→ STATED TASK
Copy each line below without leaving any out.

________

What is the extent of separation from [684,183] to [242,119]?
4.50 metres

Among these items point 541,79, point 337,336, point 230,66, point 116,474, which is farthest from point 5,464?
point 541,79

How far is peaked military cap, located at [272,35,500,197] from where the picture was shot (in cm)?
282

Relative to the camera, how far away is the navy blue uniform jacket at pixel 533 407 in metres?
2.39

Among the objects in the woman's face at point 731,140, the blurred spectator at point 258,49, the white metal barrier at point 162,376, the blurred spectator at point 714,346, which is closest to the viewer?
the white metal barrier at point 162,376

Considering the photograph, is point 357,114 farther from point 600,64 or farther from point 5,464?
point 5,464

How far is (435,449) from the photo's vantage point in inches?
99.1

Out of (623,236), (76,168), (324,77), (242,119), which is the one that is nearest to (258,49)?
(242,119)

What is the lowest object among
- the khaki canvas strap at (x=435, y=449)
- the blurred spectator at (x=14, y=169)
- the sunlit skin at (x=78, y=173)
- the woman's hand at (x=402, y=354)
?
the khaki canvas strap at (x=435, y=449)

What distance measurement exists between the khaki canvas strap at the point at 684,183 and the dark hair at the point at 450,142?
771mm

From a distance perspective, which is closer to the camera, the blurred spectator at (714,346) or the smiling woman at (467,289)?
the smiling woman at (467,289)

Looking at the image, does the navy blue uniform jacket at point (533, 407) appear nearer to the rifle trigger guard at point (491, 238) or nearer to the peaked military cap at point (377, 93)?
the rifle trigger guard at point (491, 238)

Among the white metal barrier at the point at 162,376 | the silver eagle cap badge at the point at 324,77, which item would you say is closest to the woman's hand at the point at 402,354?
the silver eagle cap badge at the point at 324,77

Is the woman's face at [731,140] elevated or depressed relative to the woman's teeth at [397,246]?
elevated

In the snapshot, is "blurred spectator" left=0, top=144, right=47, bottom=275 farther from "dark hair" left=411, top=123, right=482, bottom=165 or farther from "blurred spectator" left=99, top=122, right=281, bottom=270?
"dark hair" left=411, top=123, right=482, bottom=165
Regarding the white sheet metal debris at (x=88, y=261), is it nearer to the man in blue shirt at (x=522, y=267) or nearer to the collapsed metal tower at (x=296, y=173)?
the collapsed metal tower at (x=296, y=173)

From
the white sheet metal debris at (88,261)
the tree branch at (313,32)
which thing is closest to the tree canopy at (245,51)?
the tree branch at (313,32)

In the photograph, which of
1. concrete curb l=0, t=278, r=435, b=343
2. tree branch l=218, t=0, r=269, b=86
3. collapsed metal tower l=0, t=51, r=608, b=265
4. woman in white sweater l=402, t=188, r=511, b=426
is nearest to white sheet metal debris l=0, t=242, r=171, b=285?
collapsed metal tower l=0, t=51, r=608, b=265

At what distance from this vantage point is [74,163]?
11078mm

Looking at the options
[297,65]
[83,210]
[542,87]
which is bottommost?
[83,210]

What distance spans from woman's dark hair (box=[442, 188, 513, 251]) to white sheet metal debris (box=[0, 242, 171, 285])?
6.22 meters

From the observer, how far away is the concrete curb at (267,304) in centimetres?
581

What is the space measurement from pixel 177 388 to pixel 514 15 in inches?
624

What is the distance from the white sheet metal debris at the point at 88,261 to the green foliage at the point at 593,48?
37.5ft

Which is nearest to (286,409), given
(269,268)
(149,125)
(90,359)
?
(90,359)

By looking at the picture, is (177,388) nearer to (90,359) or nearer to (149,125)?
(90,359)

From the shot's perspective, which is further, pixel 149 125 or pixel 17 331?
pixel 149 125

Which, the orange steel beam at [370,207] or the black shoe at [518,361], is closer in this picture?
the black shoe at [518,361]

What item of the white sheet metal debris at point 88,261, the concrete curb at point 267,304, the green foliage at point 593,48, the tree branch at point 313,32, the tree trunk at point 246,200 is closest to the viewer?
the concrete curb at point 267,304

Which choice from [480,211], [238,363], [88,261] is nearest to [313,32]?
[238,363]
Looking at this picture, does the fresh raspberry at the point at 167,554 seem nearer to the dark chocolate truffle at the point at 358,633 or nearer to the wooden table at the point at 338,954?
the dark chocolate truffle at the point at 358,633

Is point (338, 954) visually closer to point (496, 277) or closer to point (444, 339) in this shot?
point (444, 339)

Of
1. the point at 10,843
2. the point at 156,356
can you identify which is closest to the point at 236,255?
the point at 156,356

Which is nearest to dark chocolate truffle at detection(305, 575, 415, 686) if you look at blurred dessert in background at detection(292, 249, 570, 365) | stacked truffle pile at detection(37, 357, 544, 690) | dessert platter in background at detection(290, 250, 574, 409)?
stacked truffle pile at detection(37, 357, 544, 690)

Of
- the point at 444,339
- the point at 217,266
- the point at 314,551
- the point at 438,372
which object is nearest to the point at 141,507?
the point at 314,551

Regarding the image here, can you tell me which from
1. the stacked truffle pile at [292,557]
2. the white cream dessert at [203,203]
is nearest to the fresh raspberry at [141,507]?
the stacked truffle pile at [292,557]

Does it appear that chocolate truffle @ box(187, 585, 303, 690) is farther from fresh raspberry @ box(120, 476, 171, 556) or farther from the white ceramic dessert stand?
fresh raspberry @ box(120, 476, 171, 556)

________

→ THE REPLY
What is the extent of separation from [684,183] to [242,119]?
4.50 metres

Among these items point 541,79, point 337,336, point 230,66, point 116,474, which is farthest from point 5,464?
point 541,79

How far is peaked military cap, located at [272,35,500,197] from where the picture was shot (in cm)?
282

Relative to the camera, how far away is the navy blue uniform jacket at pixel 533 407 in metres?
2.39

Among the objects in the woman's face at point 731,140, the blurred spectator at point 258,49, the white metal barrier at point 162,376, the blurred spectator at point 714,346, which is closest to the viewer?
the white metal barrier at point 162,376

Considering the photograph, is point 357,114 farther from point 600,64 or farther from point 5,464?
point 5,464

How far is (435,449) from the photo's vantage point in inches?
99.1

Out of (623,236), (76,168), (324,77), (242,119), which is the one that is nearest to (258,49)?
(242,119)

What is the lowest object among
- the khaki canvas strap at (x=435, y=449)
- the blurred spectator at (x=14, y=169)
- the sunlit skin at (x=78, y=173)
- the woman's hand at (x=402, y=354)
?
the khaki canvas strap at (x=435, y=449)

What distance measurement exists between the khaki canvas strap at the point at 684,183 and the dark hair at the point at 450,142?
771mm

From a distance perspective, which is closer to the camera, the blurred spectator at (714,346) or the smiling woman at (467,289)?
the smiling woman at (467,289)

Looking at the image, does the navy blue uniform jacket at point (533, 407) appear nearer to the rifle trigger guard at point (491, 238) or nearer to the peaked military cap at point (377, 93)?
the rifle trigger guard at point (491, 238)

Among the white metal barrier at the point at 162,376 | the silver eagle cap badge at the point at 324,77, which item would you say is closest to the woman's hand at the point at 402,354?
the silver eagle cap badge at the point at 324,77

Is the woman's face at [731,140] elevated or depressed relative to the woman's teeth at [397,246]?
elevated

In the snapshot, is "blurred spectator" left=0, top=144, right=47, bottom=275 farther from "dark hair" left=411, top=123, right=482, bottom=165 or farther from "blurred spectator" left=99, top=122, right=281, bottom=270?
"dark hair" left=411, top=123, right=482, bottom=165
Regarding the white sheet metal debris at (x=88, y=261), is it nearer to the man in blue shirt at (x=522, y=267) or nearer to the collapsed metal tower at (x=296, y=173)?
the collapsed metal tower at (x=296, y=173)

From
the white sheet metal debris at (88,261)
the tree branch at (313,32)
which thing is closest to the tree canopy at (245,51)?
the tree branch at (313,32)

In the photograph, which of
1. concrete curb l=0, t=278, r=435, b=343
2. tree branch l=218, t=0, r=269, b=86
3. collapsed metal tower l=0, t=51, r=608, b=265
4. woman in white sweater l=402, t=188, r=511, b=426
is nearest to white sheet metal debris l=0, t=242, r=171, b=285?
collapsed metal tower l=0, t=51, r=608, b=265

At what distance from this vantage point is [74,163]?
11078mm

Looking at the options
[297,65]
[83,210]
[542,87]
which is bottommost?
[83,210]

What distance spans from woman's dark hair (box=[442, 188, 513, 251]) to white sheet metal debris (box=[0, 242, 171, 285])?
6.22 meters

From the observer, how far away is the concrete curb at (267,304) in centimetres?
581

What is the space measurement from pixel 177 388 to pixel 514 15 in inches?
624

What is the distance from the white sheet metal debris at the point at 88,261 to the green foliage at the point at 593,48?
37.5ft

Which is nearest to (286,409), given
(269,268)
(149,125)
(90,359)
?
(90,359)

By looking at the picture, is (177,388) nearer to (90,359) or nearer to (149,125)?
(90,359)

From the shot's perspective, which is further, pixel 149 125 or pixel 17 331?
pixel 149 125

Which, the orange steel beam at [370,207] or the black shoe at [518,361], is closer in this picture?
the black shoe at [518,361]

What item of the white sheet metal debris at point 88,261, the concrete curb at point 267,304, the green foliage at point 593,48, the tree branch at point 313,32, the tree trunk at point 246,200 is closest to the viewer?
the concrete curb at point 267,304

Which choice from [480,211], [238,363], [88,261] is nearest to [313,32]?
[238,363]
Looking at this picture, does the fresh raspberry at the point at 167,554 seem nearer to the dark chocolate truffle at the point at 358,633 or nearer to the wooden table at the point at 338,954?
the dark chocolate truffle at the point at 358,633

Is point (338, 954) visually closer to point (496, 277) or closer to point (444, 339) in this shot?
point (444, 339)

Of
1. the point at 10,843
2. the point at 156,356
can you identify which is closest to the point at 236,255?
the point at 156,356

Which is nearest to dark chocolate truffle at detection(305, 575, 415, 686) if you look at blurred dessert in background at detection(292, 249, 570, 365) | stacked truffle pile at detection(37, 357, 544, 690) | dessert platter in background at detection(290, 250, 574, 409)?
stacked truffle pile at detection(37, 357, 544, 690)

Of
- the point at 444,339
- the point at 217,266
- the point at 314,551
- the point at 438,372
which object is nearest to the point at 141,507?
the point at 314,551

Regarding the image here, can you tell me which from
1. the stacked truffle pile at [292,557]
2. the white cream dessert at [203,203]
is nearest to the fresh raspberry at [141,507]?
the stacked truffle pile at [292,557]

Does it appear that chocolate truffle @ box(187, 585, 303, 690) is farther from fresh raspberry @ box(120, 476, 171, 556) or farther from the white ceramic dessert stand?
fresh raspberry @ box(120, 476, 171, 556)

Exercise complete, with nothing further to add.